Sometimes inspiration comes from the weirdest places. I was idly browsing reddit after work awhile ago and stumbled onto this post by user Guillaume_Langis. It was a gif of a shield effect that they had created for their game Warfleet. The comments section on that site was filled (predictably) with users asking how they effect was done, and Guillame ended up actually posting the c# and shader source online for people to play with, which is awesome (thanks!)
The effect already looks great, but when I think of a sci-fi shield I think of distortion, and wobbling “force field” style effects, which is what I’m going to add to the shield effect, talk about in this article and use to turn the shield effect into this:
The space ship in these screen shots is available free on the asset store, and the texture I threw on the shield was just one I got by googling for “plasma texture.” I also took the liberty of optimizing the original effect which was posted to reddit. You can find the original code here.
All the scripts and shaders used in this post will be available at the end of the article, but to start with, I’ve uploaded a unity project with a scene set up with this effect ready to go so that it’s easy to follow along here. This article is about how to build a distortion effect, not about how to create to shield effect so it won’t be explained, but it will be a lot easier to follow this post if you have a project set up with it. I haven’t included the space ship or space textures from the screenshots because I didn’t make those, but you should be able to get them yourself pretty easily. As we go through this post, my screenshots will alternate between what the sample scene should look like and what it looks like with real assets.
Ok, now that that’s out of the way, time to get cracking.

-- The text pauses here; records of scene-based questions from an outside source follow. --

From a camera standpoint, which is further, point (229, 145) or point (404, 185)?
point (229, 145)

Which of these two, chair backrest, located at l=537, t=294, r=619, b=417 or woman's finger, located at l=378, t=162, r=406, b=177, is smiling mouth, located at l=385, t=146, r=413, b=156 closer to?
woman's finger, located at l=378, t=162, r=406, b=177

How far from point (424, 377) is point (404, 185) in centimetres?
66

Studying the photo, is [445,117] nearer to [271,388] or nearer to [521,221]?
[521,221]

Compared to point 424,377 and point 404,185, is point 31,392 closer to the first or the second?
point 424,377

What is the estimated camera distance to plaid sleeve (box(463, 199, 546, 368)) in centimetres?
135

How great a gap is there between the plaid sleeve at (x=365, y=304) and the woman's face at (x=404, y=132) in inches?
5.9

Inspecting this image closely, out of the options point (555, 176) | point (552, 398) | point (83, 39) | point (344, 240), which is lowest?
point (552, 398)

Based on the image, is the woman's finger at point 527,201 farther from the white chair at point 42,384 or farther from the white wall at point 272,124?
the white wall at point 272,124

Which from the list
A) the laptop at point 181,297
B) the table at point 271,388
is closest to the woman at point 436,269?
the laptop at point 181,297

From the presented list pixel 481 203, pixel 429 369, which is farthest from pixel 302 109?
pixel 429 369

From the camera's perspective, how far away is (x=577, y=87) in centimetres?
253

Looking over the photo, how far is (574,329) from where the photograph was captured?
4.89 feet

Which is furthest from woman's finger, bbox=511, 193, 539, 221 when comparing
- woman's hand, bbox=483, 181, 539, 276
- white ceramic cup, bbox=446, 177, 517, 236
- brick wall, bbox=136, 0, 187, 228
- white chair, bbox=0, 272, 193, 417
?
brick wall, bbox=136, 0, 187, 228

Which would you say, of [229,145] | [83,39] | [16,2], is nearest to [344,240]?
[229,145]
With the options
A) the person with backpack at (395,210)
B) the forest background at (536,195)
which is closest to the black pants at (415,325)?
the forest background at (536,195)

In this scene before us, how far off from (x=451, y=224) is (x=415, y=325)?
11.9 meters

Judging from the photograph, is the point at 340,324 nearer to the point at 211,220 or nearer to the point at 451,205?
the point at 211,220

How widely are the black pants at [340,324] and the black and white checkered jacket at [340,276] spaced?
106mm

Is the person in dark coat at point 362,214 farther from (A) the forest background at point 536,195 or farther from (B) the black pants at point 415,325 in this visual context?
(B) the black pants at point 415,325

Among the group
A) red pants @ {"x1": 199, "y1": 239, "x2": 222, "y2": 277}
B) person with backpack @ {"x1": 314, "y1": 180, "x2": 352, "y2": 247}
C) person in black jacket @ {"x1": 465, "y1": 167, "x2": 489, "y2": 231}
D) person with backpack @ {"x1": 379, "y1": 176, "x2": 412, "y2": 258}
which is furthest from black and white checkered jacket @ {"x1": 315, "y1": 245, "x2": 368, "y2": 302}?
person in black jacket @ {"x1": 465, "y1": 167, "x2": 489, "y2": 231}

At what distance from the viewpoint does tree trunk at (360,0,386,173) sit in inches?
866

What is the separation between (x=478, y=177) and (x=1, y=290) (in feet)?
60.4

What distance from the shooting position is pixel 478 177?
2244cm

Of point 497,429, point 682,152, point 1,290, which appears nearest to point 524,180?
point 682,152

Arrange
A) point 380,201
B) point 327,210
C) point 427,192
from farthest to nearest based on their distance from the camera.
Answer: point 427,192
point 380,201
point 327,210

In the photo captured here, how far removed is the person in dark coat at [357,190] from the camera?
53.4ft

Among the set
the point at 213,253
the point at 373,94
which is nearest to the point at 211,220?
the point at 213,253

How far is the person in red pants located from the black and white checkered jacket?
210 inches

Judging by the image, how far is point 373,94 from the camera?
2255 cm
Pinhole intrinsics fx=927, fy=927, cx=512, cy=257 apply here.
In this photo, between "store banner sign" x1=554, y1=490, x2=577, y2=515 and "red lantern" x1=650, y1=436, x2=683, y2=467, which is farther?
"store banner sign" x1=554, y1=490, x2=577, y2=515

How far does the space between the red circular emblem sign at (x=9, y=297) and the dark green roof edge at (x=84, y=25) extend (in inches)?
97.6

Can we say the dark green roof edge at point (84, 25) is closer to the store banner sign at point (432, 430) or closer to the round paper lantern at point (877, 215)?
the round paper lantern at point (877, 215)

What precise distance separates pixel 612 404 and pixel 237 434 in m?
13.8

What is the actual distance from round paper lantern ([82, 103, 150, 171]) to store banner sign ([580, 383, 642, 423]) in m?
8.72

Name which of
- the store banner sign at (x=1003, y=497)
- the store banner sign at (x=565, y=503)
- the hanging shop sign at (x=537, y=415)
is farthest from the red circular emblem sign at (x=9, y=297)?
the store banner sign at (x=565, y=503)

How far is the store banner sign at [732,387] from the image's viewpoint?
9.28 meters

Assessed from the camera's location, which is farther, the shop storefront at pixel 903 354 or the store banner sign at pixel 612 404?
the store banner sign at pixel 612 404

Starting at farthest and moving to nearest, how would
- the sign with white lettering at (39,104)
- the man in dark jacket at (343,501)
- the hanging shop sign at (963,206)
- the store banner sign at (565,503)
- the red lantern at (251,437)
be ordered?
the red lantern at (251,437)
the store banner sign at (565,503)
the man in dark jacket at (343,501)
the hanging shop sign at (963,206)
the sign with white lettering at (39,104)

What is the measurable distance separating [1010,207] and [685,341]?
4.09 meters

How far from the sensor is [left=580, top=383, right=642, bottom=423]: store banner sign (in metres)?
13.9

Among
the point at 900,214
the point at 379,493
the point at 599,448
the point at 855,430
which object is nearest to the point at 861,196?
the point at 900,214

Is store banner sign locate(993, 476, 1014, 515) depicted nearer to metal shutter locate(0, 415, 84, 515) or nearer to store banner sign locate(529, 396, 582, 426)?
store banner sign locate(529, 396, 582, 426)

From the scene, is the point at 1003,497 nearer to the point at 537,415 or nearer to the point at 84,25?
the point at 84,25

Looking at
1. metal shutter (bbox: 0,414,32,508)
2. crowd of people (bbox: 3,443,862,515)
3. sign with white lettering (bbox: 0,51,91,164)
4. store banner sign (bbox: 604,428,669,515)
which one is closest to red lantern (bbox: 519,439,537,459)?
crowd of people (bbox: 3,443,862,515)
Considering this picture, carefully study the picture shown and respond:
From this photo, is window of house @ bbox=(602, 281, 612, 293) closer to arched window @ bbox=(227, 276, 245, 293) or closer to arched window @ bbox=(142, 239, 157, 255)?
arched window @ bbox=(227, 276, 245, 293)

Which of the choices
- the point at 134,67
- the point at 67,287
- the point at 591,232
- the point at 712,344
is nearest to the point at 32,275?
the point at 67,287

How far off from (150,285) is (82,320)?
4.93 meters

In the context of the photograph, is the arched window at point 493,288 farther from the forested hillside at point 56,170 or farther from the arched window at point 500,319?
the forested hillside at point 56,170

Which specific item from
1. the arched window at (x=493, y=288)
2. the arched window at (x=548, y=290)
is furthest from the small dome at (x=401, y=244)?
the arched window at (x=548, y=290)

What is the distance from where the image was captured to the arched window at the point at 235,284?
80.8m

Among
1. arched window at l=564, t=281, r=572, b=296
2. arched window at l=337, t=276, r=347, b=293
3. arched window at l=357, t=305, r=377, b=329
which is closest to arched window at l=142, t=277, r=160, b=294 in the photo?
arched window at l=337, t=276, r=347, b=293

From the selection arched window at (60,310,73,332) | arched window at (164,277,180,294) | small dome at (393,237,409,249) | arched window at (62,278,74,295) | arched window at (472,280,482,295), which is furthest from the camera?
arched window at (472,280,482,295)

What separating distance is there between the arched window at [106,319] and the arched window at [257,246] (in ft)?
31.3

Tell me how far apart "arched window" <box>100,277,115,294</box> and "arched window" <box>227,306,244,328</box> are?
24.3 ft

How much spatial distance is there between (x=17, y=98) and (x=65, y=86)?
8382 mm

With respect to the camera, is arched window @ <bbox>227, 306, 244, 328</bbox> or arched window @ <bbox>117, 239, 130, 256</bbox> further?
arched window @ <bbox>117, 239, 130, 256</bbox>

Let’s start by talking about what exactly a Screen Space Distortion effect is. You’ve definitely seen the effect before, it’s used to render everything from refraction to heat haze to trippy drug sequences in games, and it’s actually really simple.
At it’s core, all the effect requires is that you render your main camera (the one which will show the distortion) to a texture instead of rendering it directly to the framebuffer, then blit it (draw it) to the frame buffer from that texture using a shader which offsets the uvs used to sample your main camera texture.
A really simple example might look something like this:
Of course, there isn’t a one size fits all way to modify the UV coordinates, which is where the fun starts. But before we get there, lets walk through the code required to make the trivial example above actually functional.
First, we need to get our main camera rendering to a secondary texture. Usually when you want a camera to render to a texture in Unity you use the targetTexture attribute of the camera component, but not today. Unity is a bit quirky here, but I’ve found in practice that you can’t blit a texture to the frame buffer if that texture is currently a camera’s target texture. Since we’re going to be blitting this texture to the framebuffer as we apply our post effect, we need to use a different bit of api:
The SetTargetBuffers call is how we are going to work around the targetTexture weirdness, if you attach this component to your main camera object, you should see that nothing is different in your game view than before we wrote this script, but behind the scenes, we have ourselves a nice easy to work with RenderTexture for our game. Which is perfect!
Now all we need to do is distort that texture. If you look at the docs for Graphics.Blit, you’ll find that you can specify a material. If you think of Graphics.Blit like a full screen quad, then the material you specify here is just the material on that Quad. Blit automatically sets the _MainTex property of this material to your source render texture. Since all we need to do is modify the texture coordinates that we map to the screen, we can get by with a pretty simple material. The example above uses the following:
I’m going to call this shader our “composite” shader, since it’s what we’re going to use to combine data about how to render the distortion effect with our regular camera view.
Now you just need to modify the earlier c# code to use this new shader, and you should see exactly the same type of effect across your screen.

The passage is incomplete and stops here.